● Tasks to complete
**a)** Repeat the passage of the road fatalities article from "Vice-chairman of the" to "the new year." word for word.
**b)** List every organization or institution that the road fatalities article mentions by name.

● Document excerpt

————————

Big push for under 300 road fatalities in 2025
MAY PEN, Clarendon — With the country recording under 400 road fatalities last year, there is hope that this year that number will be reduced even further to under 300.
Vice-chairman of the National Road Safety Council Dr Lucien Jones on Thursday told the
Jamaica Observer that the under 300 target is “ambitious”, but he is optimistic that it can be done.
“We should set an ambitious target and invite the Government and private sector to help us achieve it. That target would be 20 per cent down from last year,” said Jones.
His comments came on the heels of at least three road fatalities on the first two days of the new year.
In the latest incident a pedal cyclist died as a result of injuries sustained after he was hit by a Jamaica Defence Force (JDF) service vehicle on Thursday morning in Clarendon.
Up to press time, the identity of the pedal cyclist had not yet been released by the police.
A police report said about 1:00 am a Toyota Land Cruiser assigned to the JDF was proceeding in an easterly direction and the pedal cyclist was travelling westerly on Manchester Avenue when upon reaching near the intersection with Penguin Key both the Land Cruiser and the pedal cycle collided resulting in injuries to the cyclist.
He was taken to the May Pen Hospital where he died while undergoing treatment.
Jones said two people died on the first day of 2025 on the nation’s roads.
“Two pedestrians died on New Year’s Day, one in St Ann and one in Kingston,” added Jones.
He said the country, for the first time in years recorded, under 400 road fatalities in a year with 365 deaths on the nation’s roads in 2024.
“We are down 50 from 2023. In 2025 425 people died in 2022, it was 486 and in 2012 it was 487. This is the first time in three years that we went below 400,” added Jones.

————————

● Given data
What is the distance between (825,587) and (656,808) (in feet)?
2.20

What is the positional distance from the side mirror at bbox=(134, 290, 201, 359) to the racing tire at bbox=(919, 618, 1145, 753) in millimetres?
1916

————————

● List of answers
**a)**
Vice-chairman of the National Road Safety Council Dr Lucien Jones on Thursday told the
Jamaica Observer that the under 300 target is “ambitious”, but he is optimistic that it can be done.
“We should set an ambitious target and invite the Government and private sector to help us achieve it. That target would be 20 per cent down from last year,” said Jones.
His comments came on the heels of at least three road fatalities on the first two days of the new year.

**b)**
National Road Safety Council
Jamaica Observer
Jamaica Defence Force (JDF)
May Pen Hospital